Went to a funeral of a colleague and friend's mother on the New York side this weekend and after the 5 course post-funeral luncheon at Como's (Sinatra hung out there is a different age) we ventured out to see the Falls.  First the US side to feel the roar and then the Canadian side to really see and feel the Falls.  The US side is dirty and gritty and cheap with tee shirt stands; sticky with spilled cokes.  Cross the Rainbow Bridge and all the beauty of London's Hyde Park emerges.  We had a bite and waited for darkness to descend on the gorge and were rewarded with the wonderful light show. One of the most underrated natural wonders in North America.

----------


## tim

Amazing photo, mon ami!

----------


## phil62

Stunning shot, big guy! A

----------


## JEK

From earlier in the day . . . rainbows are a daily occurrence.

----------


## phil62

Wow and then wow again. A

----------


## JEK

My whole collection from yesterday: http://gallery.me.com/gnik#100913

----------


## andynap

Whenever we go to Toronto I make sure I go the way we can see some of the falls. Niagara-On-The-Lake is a lovely Canadian artsy town that deserves a nite or 2 stay over. My sister used to have at least 2 antique shows a year there.

----------


## lloyd

Niagara-on-the Lake is Canada's prettiest town,and surrounded by some of the best wineries in the world ( Lake Erie/Lake Ont micro climate), plus it hosts the Shaw Festival, one of the major NA annual drama festivals. We LOVE our US tourists each summer !!

----------


## Petri

I recently got our Canada trip photos (years ago) into Aperture.  Enjoyed the Ontario region a lot, a few bottles of wine still left from the trip but the sparking ice wine never lasts ;-)

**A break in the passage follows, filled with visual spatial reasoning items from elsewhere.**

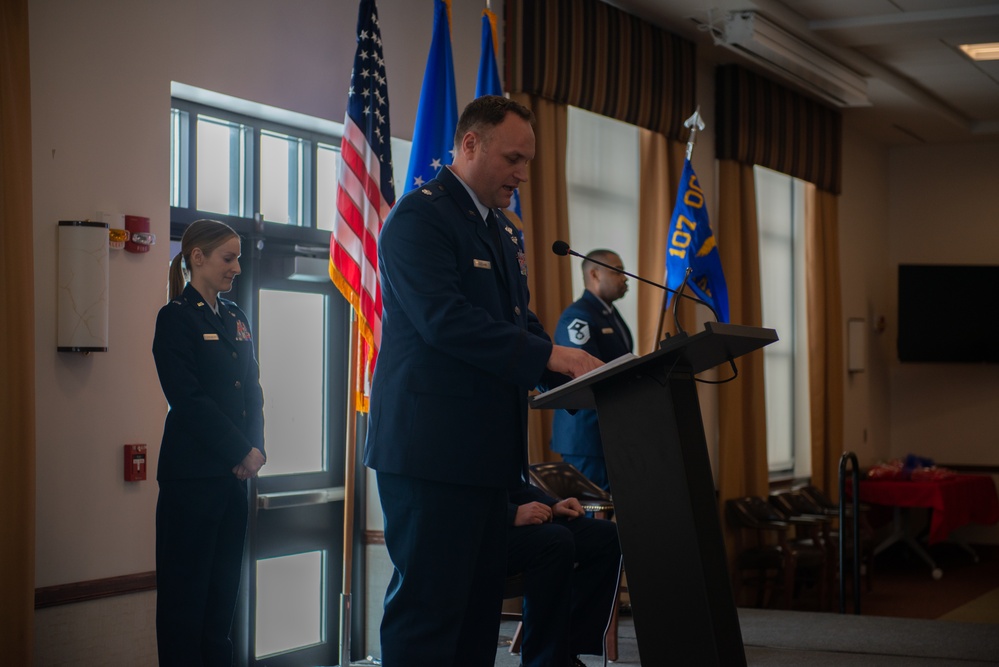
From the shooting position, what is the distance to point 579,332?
488cm

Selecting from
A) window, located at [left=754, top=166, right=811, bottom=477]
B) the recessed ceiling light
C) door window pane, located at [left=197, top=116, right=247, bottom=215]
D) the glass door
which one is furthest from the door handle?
the recessed ceiling light

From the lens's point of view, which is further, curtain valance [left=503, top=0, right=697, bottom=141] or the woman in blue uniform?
curtain valance [left=503, top=0, right=697, bottom=141]

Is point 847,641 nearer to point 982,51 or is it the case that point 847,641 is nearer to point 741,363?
point 741,363

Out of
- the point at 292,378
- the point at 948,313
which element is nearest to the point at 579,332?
the point at 292,378

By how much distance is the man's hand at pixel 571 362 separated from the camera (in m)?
2.28

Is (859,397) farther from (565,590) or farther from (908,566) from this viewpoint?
(565,590)

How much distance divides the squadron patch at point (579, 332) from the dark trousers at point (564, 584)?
60.3 inches

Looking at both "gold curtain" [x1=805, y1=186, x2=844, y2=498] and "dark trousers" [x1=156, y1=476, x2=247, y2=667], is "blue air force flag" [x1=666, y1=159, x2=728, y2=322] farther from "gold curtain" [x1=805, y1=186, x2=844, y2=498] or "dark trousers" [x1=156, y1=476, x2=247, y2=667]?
"gold curtain" [x1=805, y1=186, x2=844, y2=498]

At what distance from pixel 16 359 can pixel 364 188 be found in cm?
142

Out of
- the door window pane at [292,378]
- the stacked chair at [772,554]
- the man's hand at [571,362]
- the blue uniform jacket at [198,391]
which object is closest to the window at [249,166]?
the door window pane at [292,378]

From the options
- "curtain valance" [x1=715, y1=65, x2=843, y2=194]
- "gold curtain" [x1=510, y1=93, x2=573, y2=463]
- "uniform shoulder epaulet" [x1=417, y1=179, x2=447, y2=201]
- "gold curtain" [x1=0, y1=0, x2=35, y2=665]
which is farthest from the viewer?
"curtain valance" [x1=715, y1=65, x2=843, y2=194]

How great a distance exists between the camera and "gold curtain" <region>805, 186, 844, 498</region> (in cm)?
869

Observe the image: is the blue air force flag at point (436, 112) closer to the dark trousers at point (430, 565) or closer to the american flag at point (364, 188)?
the american flag at point (364, 188)

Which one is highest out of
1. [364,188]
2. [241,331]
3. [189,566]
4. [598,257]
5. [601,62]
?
[601,62]
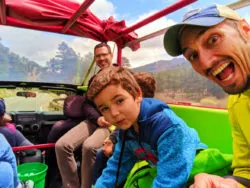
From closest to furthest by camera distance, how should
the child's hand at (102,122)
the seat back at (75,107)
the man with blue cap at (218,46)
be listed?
the man with blue cap at (218,46) < the child's hand at (102,122) < the seat back at (75,107)

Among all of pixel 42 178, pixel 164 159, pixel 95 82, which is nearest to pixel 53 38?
pixel 42 178

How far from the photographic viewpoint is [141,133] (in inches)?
40.6

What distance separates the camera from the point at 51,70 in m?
2.83

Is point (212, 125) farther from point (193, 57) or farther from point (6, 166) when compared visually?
point (6, 166)

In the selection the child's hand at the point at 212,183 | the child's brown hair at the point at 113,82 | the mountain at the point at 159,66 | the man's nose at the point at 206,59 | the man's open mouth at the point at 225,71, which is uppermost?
the mountain at the point at 159,66

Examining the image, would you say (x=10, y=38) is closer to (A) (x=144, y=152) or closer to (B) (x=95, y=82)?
(B) (x=95, y=82)

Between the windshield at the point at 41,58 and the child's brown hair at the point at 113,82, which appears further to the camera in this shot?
the windshield at the point at 41,58

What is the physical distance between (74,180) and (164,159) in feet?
4.16

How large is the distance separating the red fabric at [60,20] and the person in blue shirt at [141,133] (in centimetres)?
130

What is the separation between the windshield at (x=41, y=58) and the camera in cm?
254

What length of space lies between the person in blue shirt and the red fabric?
4.27 ft

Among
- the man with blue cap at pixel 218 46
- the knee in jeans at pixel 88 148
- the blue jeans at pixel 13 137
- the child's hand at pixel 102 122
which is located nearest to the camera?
the man with blue cap at pixel 218 46

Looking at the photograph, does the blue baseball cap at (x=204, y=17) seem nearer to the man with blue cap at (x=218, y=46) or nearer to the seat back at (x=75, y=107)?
the man with blue cap at (x=218, y=46)

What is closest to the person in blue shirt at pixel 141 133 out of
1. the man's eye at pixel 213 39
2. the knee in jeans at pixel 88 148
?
the man's eye at pixel 213 39
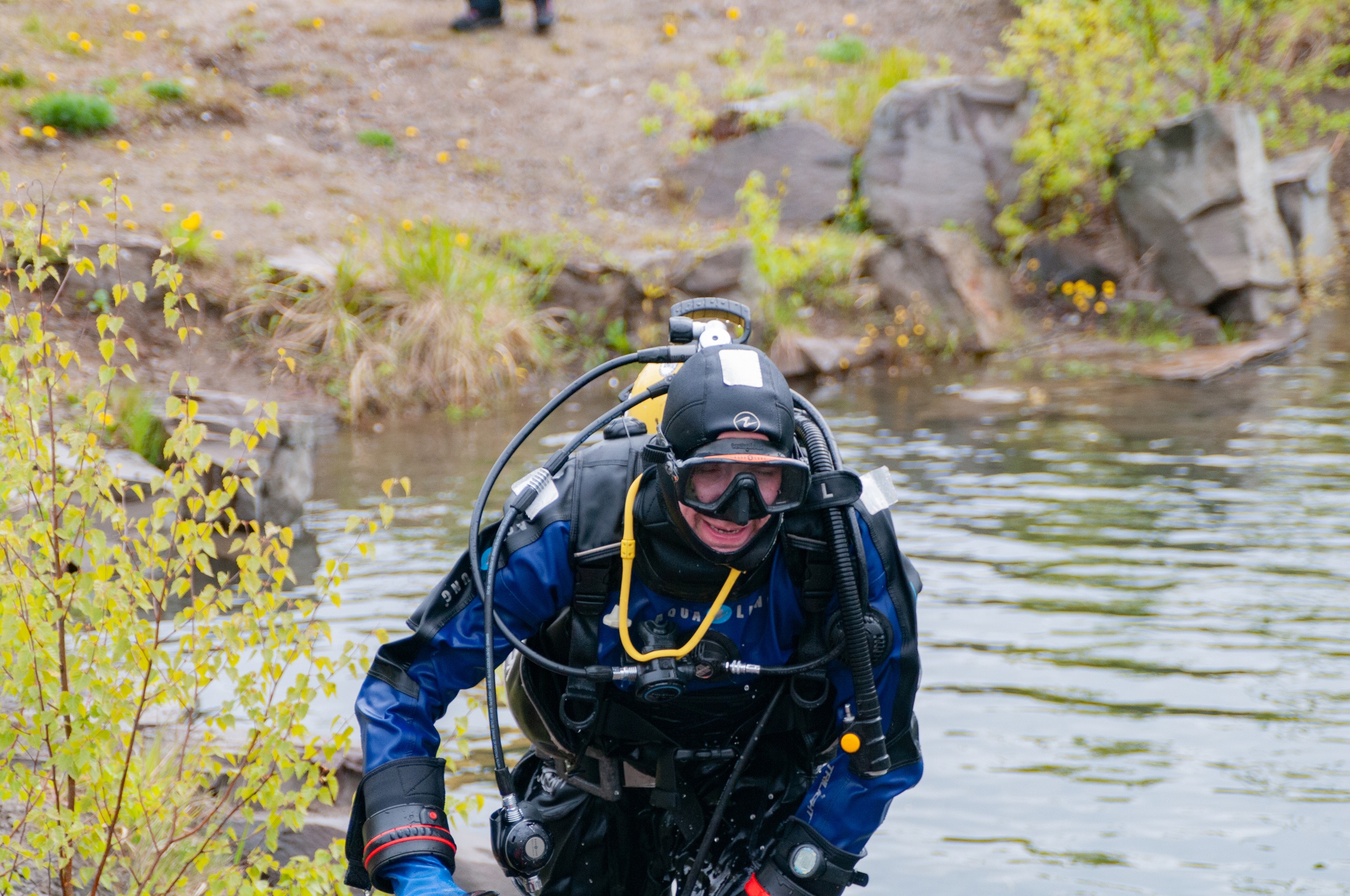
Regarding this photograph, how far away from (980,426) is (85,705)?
7.05 metres

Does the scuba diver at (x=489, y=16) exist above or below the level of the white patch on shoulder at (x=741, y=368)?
above

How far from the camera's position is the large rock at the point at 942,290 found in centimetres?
1070

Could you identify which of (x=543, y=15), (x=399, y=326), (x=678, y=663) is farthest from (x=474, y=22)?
(x=678, y=663)

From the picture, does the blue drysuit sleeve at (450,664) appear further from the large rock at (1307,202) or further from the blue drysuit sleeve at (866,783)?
the large rock at (1307,202)

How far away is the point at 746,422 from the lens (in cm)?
238

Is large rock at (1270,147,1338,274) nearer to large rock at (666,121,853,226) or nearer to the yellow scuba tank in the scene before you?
large rock at (666,121,853,226)

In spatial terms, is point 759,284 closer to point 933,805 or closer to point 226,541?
point 226,541

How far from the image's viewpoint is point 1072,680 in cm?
463

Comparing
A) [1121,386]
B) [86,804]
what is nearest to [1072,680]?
[86,804]

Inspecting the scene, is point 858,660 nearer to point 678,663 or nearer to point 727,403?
point 678,663

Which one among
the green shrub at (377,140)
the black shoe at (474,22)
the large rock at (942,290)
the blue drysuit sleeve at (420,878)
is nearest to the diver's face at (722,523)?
the blue drysuit sleeve at (420,878)

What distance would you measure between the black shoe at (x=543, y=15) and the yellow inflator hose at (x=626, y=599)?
12594 millimetres

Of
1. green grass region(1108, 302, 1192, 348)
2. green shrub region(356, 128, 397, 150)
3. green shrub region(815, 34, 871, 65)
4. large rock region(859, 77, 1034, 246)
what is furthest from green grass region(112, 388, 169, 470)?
green shrub region(815, 34, 871, 65)

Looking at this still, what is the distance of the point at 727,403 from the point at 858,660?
23.2 inches
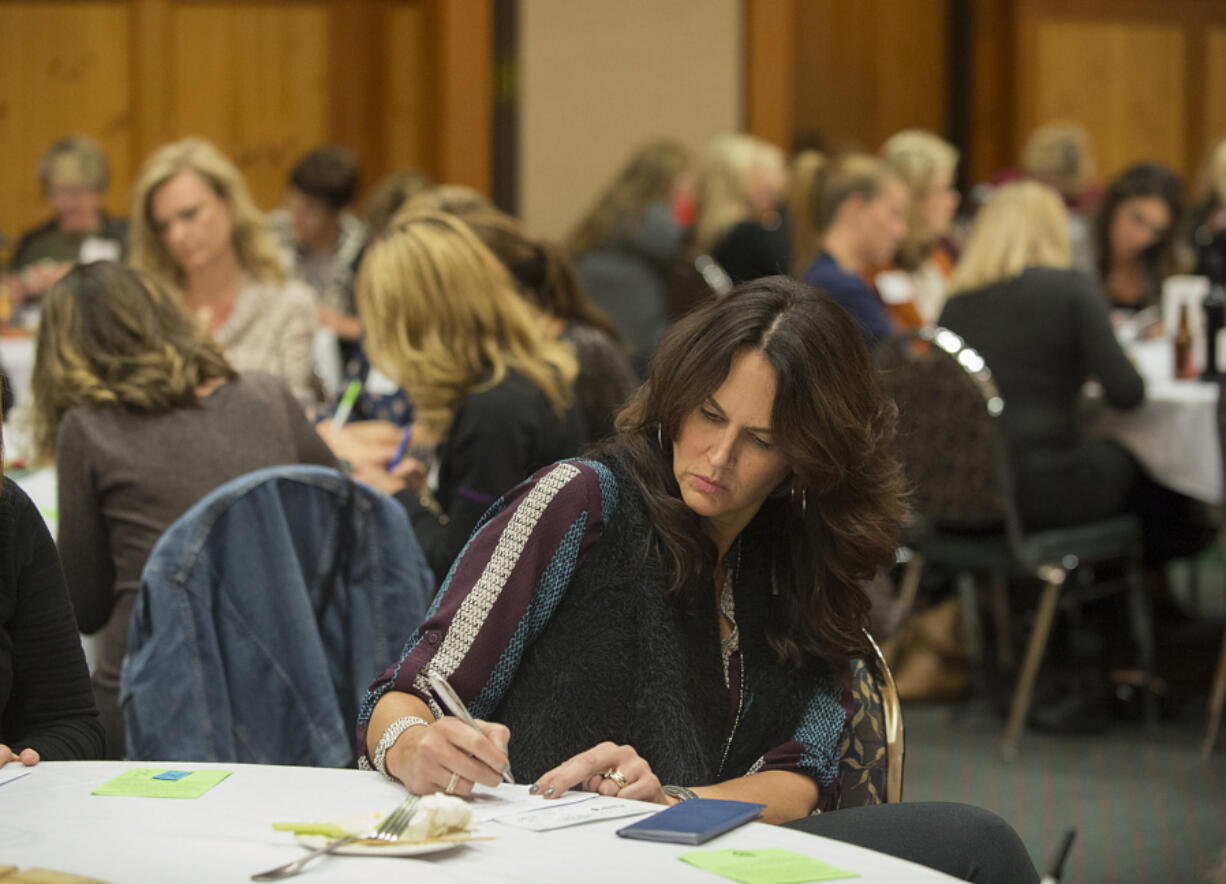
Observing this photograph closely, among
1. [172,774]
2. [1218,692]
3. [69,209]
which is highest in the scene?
[69,209]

Now that you've enjoyed Niagara, next step is Iguazu Falls and swimming in the Devil's Pool at Victoria Falls.  The latter was pretty cool experience.  http://www.tongabezi.com/ for accommodation to get a bit of right feeling.

----------


## JEK

> We LOVE our US tourists each summer !!



Not so many bargains this year . . . easier on the cashiers :)

----------


## MIke R

> We LOVE our US tourists each summer !!




Sadly the feeling is not very mutual  ......they don't tip!!!
My deckhands get very upset with them over that....you spend a whole trip helping them and their kids...and they walk off the boat and all my guys get are a smile....

----------


## JEK

Must be in the water up there . . .

----------


## GayleR

Come back and visit us in Toronto. And for anyone coming to Toronto this weekend, don't miss the Salsa on St Clair street festival, hands down one of the best events of the summer. 
http://bit.ly/9gcEGB

----------


## tim

Gayle,

Mon amie, super new avatar!

----------


## GayleR

Thanks Tim! Bisous!

----------


## GramChop

wowzer, pops.....how did i miss this post?  beautiful photographs!!!

----------